Fort Laramie is actually located 120 miles northeast of the town of Laramie, and is unique in that it’s home to the Fort Laramie National Historic Site. Fort Laramie dates back to the early-1800s when it was a trading and military post, and an important stop for those traveling the Oregon Trail. Today, it’s a great example of preserved history from the 1800s, featuring a visitor center located in the restored 1884 Commissary Storehouse, canons, and a number of historic buildings along the confluence of the North Platte and Laramie Rivers.

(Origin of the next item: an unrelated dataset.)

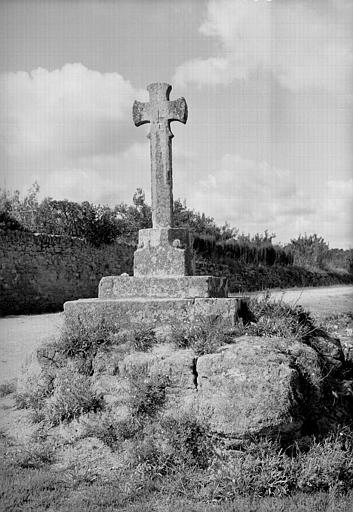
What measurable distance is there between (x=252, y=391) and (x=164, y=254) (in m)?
2.38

Guernsey, where I stumbled upon the nearby Guernsey State Park, was perhaps the most unexpected surprise of my trip. After taking a left into the park, it isn’t long before you’re peering over canyon walls to the lake far below, where boats and jet skis speed by. Further up is a campsite dotted by several yurts overlooking the lake, and just beyond that, a “castle,” which is technically a two-story picnic area in the shape and style of a castle, perched high on a bluff overlooking the lake. All told, Guernsey State Park has several campgrounds around the lake and a number of hiking trails.


The drive westward to Casper has several great stops, the first of which is just past Douglas; it is the Ayers Natural Bridge Park. The natural bridge is one of only a few in America, spanning across the LaPrele Creek. On the day I visited, kids were playing in the creek below, while others were climbing to the top for a bird’s-eye view. The area also features a campground just beyond the bridge. Just west is the appropriately-named Glenrock, home to the Paleon Museum, which, as the name presumes, is a paleontological museum with a wide variety of collections and exhibits. Most unique to the museum are the dig schools and dig days, when guests can go out to actual dig sites.

I arrived in Casper late on a Saturday afternoon, beginning at the National Historic Trails Interpretive Center, to find a Buffalo Soldiers re-enactment starting. Buffalo Soldiers became known in the late-1800s as African American regiments, but were officially recognized by Congress as the first peacetime all-black regiments in the U.S. Army.

I also discovered that day that, like Cheyenne, Casper is a great food and drink town. This includes the Wonder Bar, a bar and grill that dates back to 1934 and even has its own microbrewery. Elsewhere, there’s Backwards Distilling Company, which does tours, but also has a craft cocktail bar. Just outside of Casper was FireRock, a restaurant known for its steaks and was hopping on a Saturday evening, with couples and families having steak and seafood dinners in the large dining area, and others, like myself, bellied up to the bar for Wyoming craft beers and cocktails.

In many respects, Casper is considered the gateway to the Grand Tetons, as it’s just a few hours west on Highway 25 to the Grand Tetons from Casper.